> [WHAT THE TASK ASKS] Each line from the beginning of the data below through the line containing "scientific name: Loxodonta africana" should be repeated exactly, please.

> [ENTRIES SUPPLIED]
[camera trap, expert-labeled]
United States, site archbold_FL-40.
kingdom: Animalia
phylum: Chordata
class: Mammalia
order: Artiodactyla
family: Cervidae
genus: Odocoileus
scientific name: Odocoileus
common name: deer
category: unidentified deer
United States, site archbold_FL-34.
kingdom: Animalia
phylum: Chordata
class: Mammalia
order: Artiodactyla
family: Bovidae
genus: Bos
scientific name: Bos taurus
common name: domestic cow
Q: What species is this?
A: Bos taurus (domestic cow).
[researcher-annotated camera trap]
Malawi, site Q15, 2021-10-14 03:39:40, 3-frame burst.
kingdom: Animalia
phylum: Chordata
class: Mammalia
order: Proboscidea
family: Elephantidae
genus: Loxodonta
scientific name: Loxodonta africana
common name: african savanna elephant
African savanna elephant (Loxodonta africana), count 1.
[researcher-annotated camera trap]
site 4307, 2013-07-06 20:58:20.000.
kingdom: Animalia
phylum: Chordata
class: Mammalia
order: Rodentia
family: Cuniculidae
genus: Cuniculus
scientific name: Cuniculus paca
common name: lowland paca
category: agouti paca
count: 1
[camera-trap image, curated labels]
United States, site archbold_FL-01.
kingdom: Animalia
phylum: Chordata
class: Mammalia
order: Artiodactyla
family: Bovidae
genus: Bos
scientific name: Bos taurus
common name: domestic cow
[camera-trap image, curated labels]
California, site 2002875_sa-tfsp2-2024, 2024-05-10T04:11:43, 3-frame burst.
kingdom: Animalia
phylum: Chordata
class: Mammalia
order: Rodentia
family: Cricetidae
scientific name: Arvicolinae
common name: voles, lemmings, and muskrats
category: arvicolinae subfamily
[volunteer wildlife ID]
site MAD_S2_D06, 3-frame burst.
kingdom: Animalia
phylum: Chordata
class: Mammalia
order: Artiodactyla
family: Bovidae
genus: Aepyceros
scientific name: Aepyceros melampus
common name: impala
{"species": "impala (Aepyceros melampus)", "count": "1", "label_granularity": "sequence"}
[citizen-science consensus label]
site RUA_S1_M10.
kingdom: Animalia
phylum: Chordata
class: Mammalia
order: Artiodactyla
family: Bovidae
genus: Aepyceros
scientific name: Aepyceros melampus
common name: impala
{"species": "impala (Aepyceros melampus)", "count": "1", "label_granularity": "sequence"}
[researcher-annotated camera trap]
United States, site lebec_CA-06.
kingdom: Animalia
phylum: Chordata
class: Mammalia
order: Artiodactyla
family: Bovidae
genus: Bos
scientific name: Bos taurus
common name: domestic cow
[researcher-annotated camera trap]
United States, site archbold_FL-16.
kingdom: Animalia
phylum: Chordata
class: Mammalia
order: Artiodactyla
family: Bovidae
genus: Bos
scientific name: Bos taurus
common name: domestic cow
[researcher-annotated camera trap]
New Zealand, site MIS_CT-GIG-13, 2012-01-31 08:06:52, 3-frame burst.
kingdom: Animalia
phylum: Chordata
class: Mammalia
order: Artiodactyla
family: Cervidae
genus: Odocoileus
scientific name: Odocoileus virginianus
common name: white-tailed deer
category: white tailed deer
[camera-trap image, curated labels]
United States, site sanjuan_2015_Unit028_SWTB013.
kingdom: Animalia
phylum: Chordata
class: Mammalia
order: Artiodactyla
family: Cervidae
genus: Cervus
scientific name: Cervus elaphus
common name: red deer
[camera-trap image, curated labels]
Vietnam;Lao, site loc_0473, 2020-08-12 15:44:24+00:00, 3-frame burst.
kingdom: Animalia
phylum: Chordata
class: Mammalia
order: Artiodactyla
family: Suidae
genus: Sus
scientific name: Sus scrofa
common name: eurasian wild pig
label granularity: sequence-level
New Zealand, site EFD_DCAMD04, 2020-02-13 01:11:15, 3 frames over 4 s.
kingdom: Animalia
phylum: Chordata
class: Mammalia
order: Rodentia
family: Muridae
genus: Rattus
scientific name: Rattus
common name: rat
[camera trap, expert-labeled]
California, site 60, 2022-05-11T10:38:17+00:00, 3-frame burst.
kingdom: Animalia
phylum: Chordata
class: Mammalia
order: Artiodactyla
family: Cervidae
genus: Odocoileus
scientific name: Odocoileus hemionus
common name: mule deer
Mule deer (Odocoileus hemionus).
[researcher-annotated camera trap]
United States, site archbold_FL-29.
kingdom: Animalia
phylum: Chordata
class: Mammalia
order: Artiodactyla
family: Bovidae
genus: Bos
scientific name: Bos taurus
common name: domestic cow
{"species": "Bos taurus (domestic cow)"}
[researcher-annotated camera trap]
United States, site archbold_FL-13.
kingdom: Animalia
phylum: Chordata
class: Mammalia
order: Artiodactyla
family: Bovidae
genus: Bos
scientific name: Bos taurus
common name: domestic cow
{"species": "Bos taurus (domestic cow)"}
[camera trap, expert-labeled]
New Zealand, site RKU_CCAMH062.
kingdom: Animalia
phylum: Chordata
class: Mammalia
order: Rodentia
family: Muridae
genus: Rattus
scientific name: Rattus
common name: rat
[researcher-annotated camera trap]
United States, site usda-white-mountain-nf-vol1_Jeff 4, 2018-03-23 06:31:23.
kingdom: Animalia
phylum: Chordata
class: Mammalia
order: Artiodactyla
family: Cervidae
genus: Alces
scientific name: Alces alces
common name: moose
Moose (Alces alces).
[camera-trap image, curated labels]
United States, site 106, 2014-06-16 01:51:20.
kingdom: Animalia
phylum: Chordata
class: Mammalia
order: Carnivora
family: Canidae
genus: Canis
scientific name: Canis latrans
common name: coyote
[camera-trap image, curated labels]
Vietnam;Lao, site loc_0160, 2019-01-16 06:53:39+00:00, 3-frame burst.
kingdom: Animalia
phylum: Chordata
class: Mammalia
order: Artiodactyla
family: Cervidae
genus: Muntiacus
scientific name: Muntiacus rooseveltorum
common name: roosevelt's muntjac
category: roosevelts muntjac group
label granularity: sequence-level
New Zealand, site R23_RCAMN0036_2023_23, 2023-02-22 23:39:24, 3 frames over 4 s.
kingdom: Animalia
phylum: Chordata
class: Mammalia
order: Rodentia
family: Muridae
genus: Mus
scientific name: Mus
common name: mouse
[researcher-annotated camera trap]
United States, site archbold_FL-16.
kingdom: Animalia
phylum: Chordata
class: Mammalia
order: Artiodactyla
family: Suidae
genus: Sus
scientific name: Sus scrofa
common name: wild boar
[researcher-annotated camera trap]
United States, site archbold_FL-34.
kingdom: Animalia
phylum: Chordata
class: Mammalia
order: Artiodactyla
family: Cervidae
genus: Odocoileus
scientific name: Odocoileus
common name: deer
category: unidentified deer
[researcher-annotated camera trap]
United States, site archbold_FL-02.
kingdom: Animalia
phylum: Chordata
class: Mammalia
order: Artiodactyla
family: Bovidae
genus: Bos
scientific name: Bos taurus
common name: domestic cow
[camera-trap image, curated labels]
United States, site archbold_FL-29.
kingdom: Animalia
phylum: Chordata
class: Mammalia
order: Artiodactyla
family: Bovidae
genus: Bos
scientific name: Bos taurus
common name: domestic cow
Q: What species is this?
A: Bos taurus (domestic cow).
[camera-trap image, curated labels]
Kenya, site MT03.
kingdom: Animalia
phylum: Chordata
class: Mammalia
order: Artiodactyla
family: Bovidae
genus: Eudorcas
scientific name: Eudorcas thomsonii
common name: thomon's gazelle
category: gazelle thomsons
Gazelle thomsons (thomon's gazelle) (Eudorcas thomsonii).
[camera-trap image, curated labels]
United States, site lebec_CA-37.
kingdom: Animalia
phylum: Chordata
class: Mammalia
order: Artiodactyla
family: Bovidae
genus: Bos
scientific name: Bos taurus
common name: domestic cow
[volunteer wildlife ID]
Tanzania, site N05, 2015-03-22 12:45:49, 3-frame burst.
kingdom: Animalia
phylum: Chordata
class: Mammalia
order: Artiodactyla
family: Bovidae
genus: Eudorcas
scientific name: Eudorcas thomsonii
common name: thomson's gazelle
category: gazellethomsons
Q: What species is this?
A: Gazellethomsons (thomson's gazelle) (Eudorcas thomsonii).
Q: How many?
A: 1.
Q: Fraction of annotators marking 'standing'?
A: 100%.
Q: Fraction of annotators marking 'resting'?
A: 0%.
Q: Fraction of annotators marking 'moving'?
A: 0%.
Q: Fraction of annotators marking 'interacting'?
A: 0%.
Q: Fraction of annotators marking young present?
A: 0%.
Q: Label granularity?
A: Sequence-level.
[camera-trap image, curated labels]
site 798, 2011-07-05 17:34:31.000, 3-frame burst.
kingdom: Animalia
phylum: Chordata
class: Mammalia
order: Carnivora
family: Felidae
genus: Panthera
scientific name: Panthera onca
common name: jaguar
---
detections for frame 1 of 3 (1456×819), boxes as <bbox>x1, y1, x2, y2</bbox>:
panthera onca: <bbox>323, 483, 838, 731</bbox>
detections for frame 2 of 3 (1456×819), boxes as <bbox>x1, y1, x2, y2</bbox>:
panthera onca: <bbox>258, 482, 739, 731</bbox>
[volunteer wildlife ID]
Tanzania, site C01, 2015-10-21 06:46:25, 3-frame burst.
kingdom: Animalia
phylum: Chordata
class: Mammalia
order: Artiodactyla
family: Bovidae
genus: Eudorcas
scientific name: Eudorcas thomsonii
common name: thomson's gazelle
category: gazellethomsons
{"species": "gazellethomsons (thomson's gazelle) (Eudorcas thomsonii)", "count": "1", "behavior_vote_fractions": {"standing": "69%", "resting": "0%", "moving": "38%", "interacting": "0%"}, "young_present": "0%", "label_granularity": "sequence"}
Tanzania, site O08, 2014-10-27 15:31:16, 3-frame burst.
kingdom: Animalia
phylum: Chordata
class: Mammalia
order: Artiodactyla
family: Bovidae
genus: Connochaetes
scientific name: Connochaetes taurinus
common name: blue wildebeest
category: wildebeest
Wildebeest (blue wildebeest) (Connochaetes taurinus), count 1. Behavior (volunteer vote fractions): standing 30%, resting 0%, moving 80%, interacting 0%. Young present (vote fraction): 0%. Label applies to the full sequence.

> [ANSWER TO THE PROBLEM]
[camera trap, expert-labeled]
United States, site archbold_FL-40.
kingdom: Animalia
phylum: Chordata
class: Mammalia
order: Artiodactyla
family: Cervidae
genus: Odocoileus
scientific name: Odocoileus
common name: deer
category: unidentified deer
United States, site archbold_FL-34.
kingdom: Animalia
phylum: Chordata
class: Mammalia
order: Artiodactyla
family: Bovidae
genus: Bos
scientific name: Bos taurus
common name: domestic cow
Q: What species is this?
A: Bos taurus (domestic cow).
[researcher-annotated camera trap]
Malawi, site Q15, 2021-10-14 03:39:40, 3-frame burst.
kingdom: Animalia
phylum: Chordata
class: Mammalia
order: Proboscidea
family: Elephantidae
genus: Loxodonta
scientific name: Loxodonta africana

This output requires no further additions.